When the third stream Christian groups of the late medieval period were emerging alongside the Reformers, one issue that divided them was on the use of force or coercion in religious matters.

Many of the groups described as heretics by the Catholics and, later, by the Reformers themselves, were distinguished by their insistence that the church was a voluntary body and that the state had no role in forcing people to attend or join.

As a mark of this belief - which was fiercely denounced by many of the main Protestant Reformers - some of these "heretical" groups carried a badge or symbol - namely a simple wooden staff similar to that used by shepherds, in distinction to the sword carried by the magistrate.

So common was this practice that some of these Bible-believing groups of Christians became labelled as Stabler - literally "staff carriers".

At a hearing in 1590 held to investigate whether Anabaptist groups were meeting in a particular area, a witness gave evidence of such groups by recounting that "he had met them often enough when with their little staff they were on their way to their preachings or whatever it is they do."

The practice of staff-carrying was reported among the Waldensians and the Bohemian Brethren as a mark of the conviction that the sword is not a proper weapon in the hands of a follower of Christ. The practice is also recorded among Celtic Christians in Ireland whose gambutta was carried to differentiate them from the Catholic priests.
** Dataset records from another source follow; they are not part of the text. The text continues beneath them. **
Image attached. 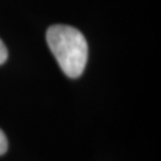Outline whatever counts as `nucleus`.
Listing matches in <instances>:
<instances>
[{
	"instance_id": "f257e3e1",
	"label": "nucleus",
	"mask_w": 161,
	"mask_h": 161,
	"mask_svg": "<svg viewBox=\"0 0 161 161\" xmlns=\"http://www.w3.org/2000/svg\"><path fill=\"white\" fill-rule=\"evenodd\" d=\"M47 42L67 76L79 78L84 73L88 58V46L79 30L69 25H53L47 31Z\"/></svg>"
},
{
	"instance_id": "7ed1b4c3",
	"label": "nucleus",
	"mask_w": 161,
	"mask_h": 161,
	"mask_svg": "<svg viewBox=\"0 0 161 161\" xmlns=\"http://www.w3.org/2000/svg\"><path fill=\"white\" fill-rule=\"evenodd\" d=\"M7 56H8V53H7V49H6L4 42L0 40V64H3L7 60Z\"/></svg>"
},
{
	"instance_id": "f03ea898",
	"label": "nucleus",
	"mask_w": 161,
	"mask_h": 161,
	"mask_svg": "<svg viewBox=\"0 0 161 161\" xmlns=\"http://www.w3.org/2000/svg\"><path fill=\"white\" fill-rule=\"evenodd\" d=\"M7 138H6L4 131L0 129V155L5 154L6 150H7Z\"/></svg>"
}]
</instances>
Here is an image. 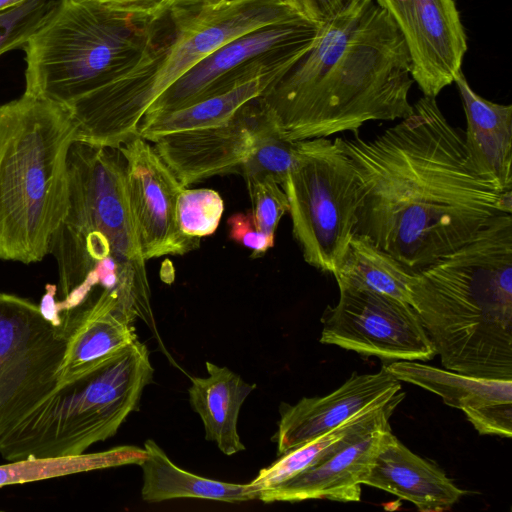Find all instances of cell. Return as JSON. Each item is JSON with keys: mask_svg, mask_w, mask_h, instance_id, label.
Returning <instances> with one entry per match:
<instances>
[{"mask_svg": "<svg viewBox=\"0 0 512 512\" xmlns=\"http://www.w3.org/2000/svg\"><path fill=\"white\" fill-rule=\"evenodd\" d=\"M206 377H191L188 398L191 408L203 423L205 439L231 456L245 450L238 433V417L242 404L256 388L240 375L224 366L205 363Z\"/></svg>", "mask_w": 512, "mask_h": 512, "instance_id": "cell-22", "label": "cell"}, {"mask_svg": "<svg viewBox=\"0 0 512 512\" xmlns=\"http://www.w3.org/2000/svg\"><path fill=\"white\" fill-rule=\"evenodd\" d=\"M76 134L60 103L24 92L0 105V260L31 264L49 254L68 208Z\"/></svg>", "mask_w": 512, "mask_h": 512, "instance_id": "cell-6", "label": "cell"}, {"mask_svg": "<svg viewBox=\"0 0 512 512\" xmlns=\"http://www.w3.org/2000/svg\"><path fill=\"white\" fill-rule=\"evenodd\" d=\"M58 287L55 284H46L45 293L39 306L42 316L54 326H62V317L57 308L56 294Z\"/></svg>", "mask_w": 512, "mask_h": 512, "instance_id": "cell-35", "label": "cell"}, {"mask_svg": "<svg viewBox=\"0 0 512 512\" xmlns=\"http://www.w3.org/2000/svg\"><path fill=\"white\" fill-rule=\"evenodd\" d=\"M382 8L398 29L404 24L413 0H374Z\"/></svg>", "mask_w": 512, "mask_h": 512, "instance_id": "cell-36", "label": "cell"}, {"mask_svg": "<svg viewBox=\"0 0 512 512\" xmlns=\"http://www.w3.org/2000/svg\"><path fill=\"white\" fill-rule=\"evenodd\" d=\"M219 0H173V4L175 3H203V2H213ZM172 4V5H173Z\"/></svg>", "mask_w": 512, "mask_h": 512, "instance_id": "cell-38", "label": "cell"}, {"mask_svg": "<svg viewBox=\"0 0 512 512\" xmlns=\"http://www.w3.org/2000/svg\"><path fill=\"white\" fill-rule=\"evenodd\" d=\"M399 390L400 381L383 366L377 373L353 374L328 395L305 397L294 405L283 403L275 434L278 455L336 428L374 402Z\"/></svg>", "mask_w": 512, "mask_h": 512, "instance_id": "cell-18", "label": "cell"}, {"mask_svg": "<svg viewBox=\"0 0 512 512\" xmlns=\"http://www.w3.org/2000/svg\"><path fill=\"white\" fill-rule=\"evenodd\" d=\"M136 61L109 83L74 101L76 140L115 147L137 133L153 102L200 61L258 28L304 19L292 0H219L175 3Z\"/></svg>", "mask_w": 512, "mask_h": 512, "instance_id": "cell-4", "label": "cell"}, {"mask_svg": "<svg viewBox=\"0 0 512 512\" xmlns=\"http://www.w3.org/2000/svg\"><path fill=\"white\" fill-rule=\"evenodd\" d=\"M224 211L220 194L212 189L183 188L176 202V221L181 232L189 237L212 235Z\"/></svg>", "mask_w": 512, "mask_h": 512, "instance_id": "cell-28", "label": "cell"}, {"mask_svg": "<svg viewBox=\"0 0 512 512\" xmlns=\"http://www.w3.org/2000/svg\"><path fill=\"white\" fill-rule=\"evenodd\" d=\"M410 74L424 96H436L462 70L467 37L454 0H413L399 29Z\"/></svg>", "mask_w": 512, "mask_h": 512, "instance_id": "cell-15", "label": "cell"}, {"mask_svg": "<svg viewBox=\"0 0 512 512\" xmlns=\"http://www.w3.org/2000/svg\"><path fill=\"white\" fill-rule=\"evenodd\" d=\"M253 220L262 232L275 237L278 224L289 211L287 195L271 176L247 183Z\"/></svg>", "mask_w": 512, "mask_h": 512, "instance_id": "cell-30", "label": "cell"}, {"mask_svg": "<svg viewBox=\"0 0 512 512\" xmlns=\"http://www.w3.org/2000/svg\"><path fill=\"white\" fill-rule=\"evenodd\" d=\"M415 272L368 239L354 235L333 276L338 286L373 291L411 305Z\"/></svg>", "mask_w": 512, "mask_h": 512, "instance_id": "cell-25", "label": "cell"}, {"mask_svg": "<svg viewBox=\"0 0 512 512\" xmlns=\"http://www.w3.org/2000/svg\"><path fill=\"white\" fill-rule=\"evenodd\" d=\"M28 0H0V11L16 6Z\"/></svg>", "mask_w": 512, "mask_h": 512, "instance_id": "cell-37", "label": "cell"}, {"mask_svg": "<svg viewBox=\"0 0 512 512\" xmlns=\"http://www.w3.org/2000/svg\"><path fill=\"white\" fill-rule=\"evenodd\" d=\"M309 43L268 56L252 73L222 93L180 109L144 115L136 134L150 141L229 121L245 105L267 93Z\"/></svg>", "mask_w": 512, "mask_h": 512, "instance_id": "cell-19", "label": "cell"}, {"mask_svg": "<svg viewBox=\"0 0 512 512\" xmlns=\"http://www.w3.org/2000/svg\"><path fill=\"white\" fill-rule=\"evenodd\" d=\"M258 107L257 98L223 124L169 133L150 142L184 188L212 176L240 173L251 150Z\"/></svg>", "mask_w": 512, "mask_h": 512, "instance_id": "cell-14", "label": "cell"}, {"mask_svg": "<svg viewBox=\"0 0 512 512\" xmlns=\"http://www.w3.org/2000/svg\"><path fill=\"white\" fill-rule=\"evenodd\" d=\"M228 237L251 250V258H260L274 246L275 237L262 232L256 226L251 211L237 212L228 220Z\"/></svg>", "mask_w": 512, "mask_h": 512, "instance_id": "cell-31", "label": "cell"}, {"mask_svg": "<svg viewBox=\"0 0 512 512\" xmlns=\"http://www.w3.org/2000/svg\"><path fill=\"white\" fill-rule=\"evenodd\" d=\"M54 0H28L0 11V56L22 48L53 5Z\"/></svg>", "mask_w": 512, "mask_h": 512, "instance_id": "cell-29", "label": "cell"}, {"mask_svg": "<svg viewBox=\"0 0 512 512\" xmlns=\"http://www.w3.org/2000/svg\"><path fill=\"white\" fill-rule=\"evenodd\" d=\"M387 369L399 381L439 395L445 404L464 413L487 405L512 402V379L484 378L400 360Z\"/></svg>", "mask_w": 512, "mask_h": 512, "instance_id": "cell-24", "label": "cell"}, {"mask_svg": "<svg viewBox=\"0 0 512 512\" xmlns=\"http://www.w3.org/2000/svg\"><path fill=\"white\" fill-rule=\"evenodd\" d=\"M338 287V302L322 316L321 343L394 361H427L436 355L409 303L373 291Z\"/></svg>", "mask_w": 512, "mask_h": 512, "instance_id": "cell-11", "label": "cell"}, {"mask_svg": "<svg viewBox=\"0 0 512 512\" xmlns=\"http://www.w3.org/2000/svg\"><path fill=\"white\" fill-rule=\"evenodd\" d=\"M413 82L399 29L374 0H359L320 27L259 101L284 138L302 141L409 116Z\"/></svg>", "mask_w": 512, "mask_h": 512, "instance_id": "cell-2", "label": "cell"}, {"mask_svg": "<svg viewBox=\"0 0 512 512\" xmlns=\"http://www.w3.org/2000/svg\"><path fill=\"white\" fill-rule=\"evenodd\" d=\"M456 83L466 115L464 140L480 172L502 191H512V105L477 94L460 70Z\"/></svg>", "mask_w": 512, "mask_h": 512, "instance_id": "cell-21", "label": "cell"}, {"mask_svg": "<svg viewBox=\"0 0 512 512\" xmlns=\"http://www.w3.org/2000/svg\"><path fill=\"white\" fill-rule=\"evenodd\" d=\"M361 483L407 500L422 512L448 510L465 494L438 467L403 445L390 427Z\"/></svg>", "mask_w": 512, "mask_h": 512, "instance_id": "cell-20", "label": "cell"}, {"mask_svg": "<svg viewBox=\"0 0 512 512\" xmlns=\"http://www.w3.org/2000/svg\"><path fill=\"white\" fill-rule=\"evenodd\" d=\"M68 208L50 246L60 299L76 287L106 292L145 324L155 319L146 260L132 214L121 153L79 145L67 158Z\"/></svg>", "mask_w": 512, "mask_h": 512, "instance_id": "cell-5", "label": "cell"}, {"mask_svg": "<svg viewBox=\"0 0 512 512\" xmlns=\"http://www.w3.org/2000/svg\"><path fill=\"white\" fill-rule=\"evenodd\" d=\"M139 339L78 380L54 390L0 435L6 461L78 455L114 436L153 381Z\"/></svg>", "mask_w": 512, "mask_h": 512, "instance_id": "cell-8", "label": "cell"}, {"mask_svg": "<svg viewBox=\"0 0 512 512\" xmlns=\"http://www.w3.org/2000/svg\"><path fill=\"white\" fill-rule=\"evenodd\" d=\"M281 187L305 262L333 275L357 221L358 188L349 158L326 137L297 141Z\"/></svg>", "mask_w": 512, "mask_h": 512, "instance_id": "cell-9", "label": "cell"}, {"mask_svg": "<svg viewBox=\"0 0 512 512\" xmlns=\"http://www.w3.org/2000/svg\"><path fill=\"white\" fill-rule=\"evenodd\" d=\"M299 14L318 26L341 16L359 0H293Z\"/></svg>", "mask_w": 512, "mask_h": 512, "instance_id": "cell-33", "label": "cell"}, {"mask_svg": "<svg viewBox=\"0 0 512 512\" xmlns=\"http://www.w3.org/2000/svg\"><path fill=\"white\" fill-rule=\"evenodd\" d=\"M61 317L66 340L57 371L58 388L78 380L138 340L136 315L105 292Z\"/></svg>", "mask_w": 512, "mask_h": 512, "instance_id": "cell-17", "label": "cell"}, {"mask_svg": "<svg viewBox=\"0 0 512 512\" xmlns=\"http://www.w3.org/2000/svg\"><path fill=\"white\" fill-rule=\"evenodd\" d=\"M65 340L38 304L0 292V435L58 388Z\"/></svg>", "mask_w": 512, "mask_h": 512, "instance_id": "cell-10", "label": "cell"}, {"mask_svg": "<svg viewBox=\"0 0 512 512\" xmlns=\"http://www.w3.org/2000/svg\"><path fill=\"white\" fill-rule=\"evenodd\" d=\"M465 414L480 434L512 436V402L487 405Z\"/></svg>", "mask_w": 512, "mask_h": 512, "instance_id": "cell-32", "label": "cell"}, {"mask_svg": "<svg viewBox=\"0 0 512 512\" xmlns=\"http://www.w3.org/2000/svg\"><path fill=\"white\" fill-rule=\"evenodd\" d=\"M117 148L124 159L129 204L145 260L198 249L200 238L183 234L176 221V202L184 187L153 144L134 134Z\"/></svg>", "mask_w": 512, "mask_h": 512, "instance_id": "cell-13", "label": "cell"}, {"mask_svg": "<svg viewBox=\"0 0 512 512\" xmlns=\"http://www.w3.org/2000/svg\"><path fill=\"white\" fill-rule=\"evenodd\" d=\"M411 306L442 365L512 379V215L415 272Z\"/></svg>", "mask_w": 512, "mask_h": 512, "instance_id": "cell-3", "label": "cell"}, {"mask_svg": "<svg viewBox=\"0 0 512 512\" xmlns=\"http://www.w3.org/2000/svg\"><path fill=\"white\" fill-rule=\"evenodd\" d=\"M320 27L305 19H293L241 35L190 69L144 115L180 109L222 93L252 73L268 56L309 43Z\"/></svg>", "mask_w": 512, "mask_h": 512, "instance_id": "cell-12", "label": "cell"}, {"mask_svg": "<svg viewBox=\"0 0 512 512\" xmlns=\"http://www.w3.org/2000/svg\"><path fill=\"white\" fill-rule=\"evenodd\" d=\"M107 7L148 22L164 16L173 0H96Z\"/></svg>", "mask_w": 512, "mask_h": 512, "instance_id": "cell-34", "label": "cell"}, {"mask_svg": "<svg viewBox=\"0 0 512 512\" xmlns=\"http://www.w3.org/2000/svg\"><path fill=\"white\" fill-rule=\"evenodd\" d=\"M358 188L354 235L362 236L413 271L469 241L486 223L512 213L502 191L473 162L464 134L435 98L373 139L338 137Z\"/></svg>", "mask_w": 512, "mask_h": 512, "instance_id": "cell-1", "label": "cell"}, {"mask_svg": "<svg viewBox=\"0 0 512 512\" xmlns=\"http://www.w3.org/2000/svg\"><path fill=\"white\" fill-rule=\"evenodd\" d=\"M154 29L96 0H54L22 47L24 92L68 107L130 69Z\"/></svg>", "mask_w": 512, "mask_h": 512, "instance_id": "cell-7", "label": "cell"}, {"mask_svg": "<svg viewBox=\"0 0 512 512\" xmlns=\"http://www.w3.org/2000/svg\"><path fill=\"white\" fill-rule=\"evenodd\" d=\"M258 104L251 150L240 173L246 183L271 176L282 185L293 164L297 141L284 138L263 110L259 98Z\"/></svg>", "mask_w": 512, "mask_h": 512, "instance_id": "cell-27", "label": "cell"}, {"mask_svg": "<svg viewBox=\"0 0 512 512\" xmlns=\"http://www.w3.org/2000/svg\"><path fill=\"white\" fill-rule=\"evenodd\" d=\"M146 457L145 448L123 445L88 454L8 461L0 465V487L123 465H140Z\"/></svg>", "mask_w": 512, "mask_h": 512, "instance_id": "cell-26", "label": "cell"}, {"mask_svg": "<svg viewBox=\"0 0 512 512\" xmlns=\"http://www.w3.org/2000/svg\"><path fill=\"white\" fill-rule=\"evenodd\" d=\"M393 412L389 410L358 428L332 452L294 477L260 491L258 500L264 503L309 499L359 501L361 479L379 448L383 432L390 427Z\"/></svg>", "mask_w": 512, "mask_h": 512, "instance_id": "cell-16", "label": "cell"}, {"mask_svg": "<svg viewBox=\"0 0 512 512\" xmlns=\"http://www.w3.org/2000/svg\"><path fill=\"white\" fill-rule=\"evenodd\" d=\"M147 457L139 465L143 472L142 499L159 503L177 498H199L227 503L258 499L250 483L236 484L209 479L177 466L152 439L144 443Z\"/></svg>", "mask_w": 512, "mask_h": 512, "instance_id": "cell-23", "label": "cell"}]
</instances>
As early as the fourth century, the Donatists were known for carrying their Azael (meaning strength of God) to consciously contrast themselves with those who were embracing the policy of an official state church on the back of the Constantinian reforms.

The staff or stick symbolised one of the distinguishing features of third stream Christian groups. While some were pacifists, many were not. What they shared, however, was a common vision of the church comprising believers, rather than the church consisting of everyone in a geographical area - the Constantinian idea of the official state church.